** STATED GOAL **
Report every line of the records below that contains the string "instances", copying each such line in full.

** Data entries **

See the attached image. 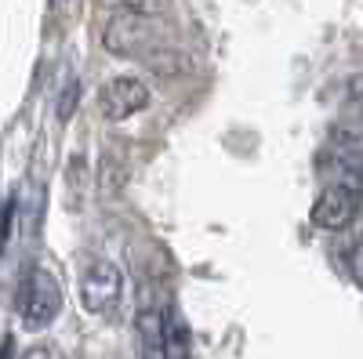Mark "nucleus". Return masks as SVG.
Returning a JSON list of instances; mask_svg holds the SVG:
<instances>
[{
  "instance_id": "13",
  "label": "nucleus",
  "mask_w": 363,
  "mask_h": 359,
  "mask_svg": "<svg viewBox=\"0 0 363 359\" xmlns=\"http://www.w3.org/2000/svg\"><path fill=\"white\" fill-rule=\"evenodd\" d=\"M26 359H51V352H48V348H29Z\"/></svg>"
},
{
  "instance_id": "12",
  "label": "nucleus",
  "mask_w": 363,
  "mask_h": 359,
  "mask_svg": "<svg viewBox=\"0 0 363 359\" xmlns=\"http://www.w3.org/2000/svg\"><path fill=\"white\" fill-rule=\"evenodd\" d=\"M349 273H352L356 287H363V232L356 236V244H352V251H349Z\"/></svg>"
},
{
  "instance_id": "10",
  "label": "nucleus",
  "mask_w": 363,
  "mask_h": 359,
  "mask_svg": "<svg viewBox=\"0 0 363 359\" xmlns=\"http://www.w3.org/2000/svg\"><path fill=\"white\" fill-rule=\"evenodd\" d=\"M77 102H80V80L69 73L66 84H62V91H58V98H55V116H58V124H66V120L77 113Z\"/></svg>"
},
{
  "instance_id": "7",
  "label": "nucleus",
  "mask_w": 363,
  "mask_h": 359,
  "mask_svg": "<svg viewBox=\"0 0 363 359\" xmlns=\"http://www.w3.org/2000/svg\"><path fill=\"white\" fill-rule=\"evenodd\" d=\"M323 174L330 178V182H338V186L363 189V149L359 145L338 149V153L323 164Z\"/></svg>"
},
{
  "instance_id": "11",
  "label": "nucleus",
  "mask_w": 363,
  "mask_h": 359,
  "mask_svg": "<svg viewBox=\"0 0 363 359\" xmlns=\"http://www.w3.org/2000/svg\"><path fill=\"white\" fill-rule=\"evenodd\" d=\"M102 193H116L120 186H124V167H120V160L106 156V167H102Z\"/></svg>"
},
{
  "instance_id": "6",
  "label": "nucleus",
  "mask_w": 363,
  "mask_h": 359,
  "mask_svg": "<svg viewBox=\"0 0 363 359\" xmlns=\"http://www.w3.org/2000/svg\"><path fill=\"white\" fill-rule=\"evenodd\" d=\"M135 338H138V355L142 359H167L164 348V312L142 309L135 319Z\"/></svg>"
},
{
  "instance_id": "2",
  "label": "nucleus",
  "mask_w": 363,
  "mask_h": 359,
  "mask_svg": "<svg viewBox=\"0 0 363 359\" xmlns=\"http://www.w3.org/2000/svg\"><path fill=\"white\" fill-rule=\"evenodd\" d=\"M120 294H124V273L113 261H91L80 276V305L91 316H106L109 309H116Z\"/></svg>"
},
{
  "instance_id": "9",
  "label": "nucleus",
  "mask_w": 363,
  "mask_h": 359,
  "mask_svg": "<svg viewBox=\"0 0 363 359\" xmlns=\"http://www.w3.org/2000/svg\"><path fill=\"white\" fill-rule=\"evenodd\" d=\"M102 11L113 15H142V18H157L164 11V0H99Z\"/></svg>"
},
{
  "instance_id": "4",
  "label": "nucleus",
  "mask_w": 363,
  "mask_h": 359,
  "mask_svg": "<svg viewBox=\"0 0 363 359\" xmlns=\"http://www.w3.org/2000/svg\"><path fill=\"white\" fill-rule=\"evenodd\" d=\"M149 87L138 76H113L102 84L99 91V113L109 120V124H124V120L138 116L149 106Z\"/></svg>"
},
{
  "instance_id": "5",
  "label": "nucleus",
  "mask_w": 363,
  "mask_h": 359,
  "mask_svg": "<svg viewBox=\"0 0 363 359\" xmlns=\"http://www.w3.org/2000/svg\"><path fill=\"white\" fill-rule=\"evenodd\" d=\"M102 44L113 55H145L157 44V25L153 18H142V15H113V22L102 33Z\"/></svg>"
},
{
  "instance_id": "1",
  "label": "nucleus",
  "mask_w": 363,
  "mask_h": 359,
  "mask_svg": "<svg viewBox=\"0 0 363 359\" xmlns=\"http://www.w3.org/2000/svg\"><path fill=\"white\" fill-rule=\"evenodd\" d=\"M62 312V283L48 265H33L18 290V316L29 331H44Z\"/></svg>"
},
{
  "instance_id": "8",
  "label": "nucleus",
  "mask_w": 363,
  "mask_h": 359,
  "mask_svg": "<svg viewBox=\"0 0 363 359\" xmlns=\"http://www.w3.org/2000/svg\"><path fill=\"white\" fill-rule=\"evenodd\" d=\"M164 348L167 359H189V331L178 312H164Z\"/></svg>"
},
{
  "instance_id": "3",
  "label": "nucleus",
  "mask_w": 363,
  "mask_h": 359,
  "mask_svg": "<svg viewBox=\"0 0 363 359\" xmlns=\"http://www.w3.org/2000/svg\"><path fill=\"white\" fill-rule=\"evenodd\" d=\"M359 207H363V189L327 182V189L316 196L313 211H309V222H313V229L338 232V229H345L349 222H356Z\"/></svg>"
},
{
  "instance_id": "14",
  "label": "nucleus",
  "mask_w": 363,
  "mask_h": 359,
  "mask_svg": "<svg viewBox=\"0 0 363 359\" xmlns=\"http://www.w3.org/2000/svg\"><path fill=\"white\" fill-rule=\"evenodd\" d=\"M359 116H363V98H359Z\"/></svg>"
}]
</instances>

** WORKED ANSWER **
Returning a JSON list of instances; mask_svg holds the SVG:
<instances>
</instances>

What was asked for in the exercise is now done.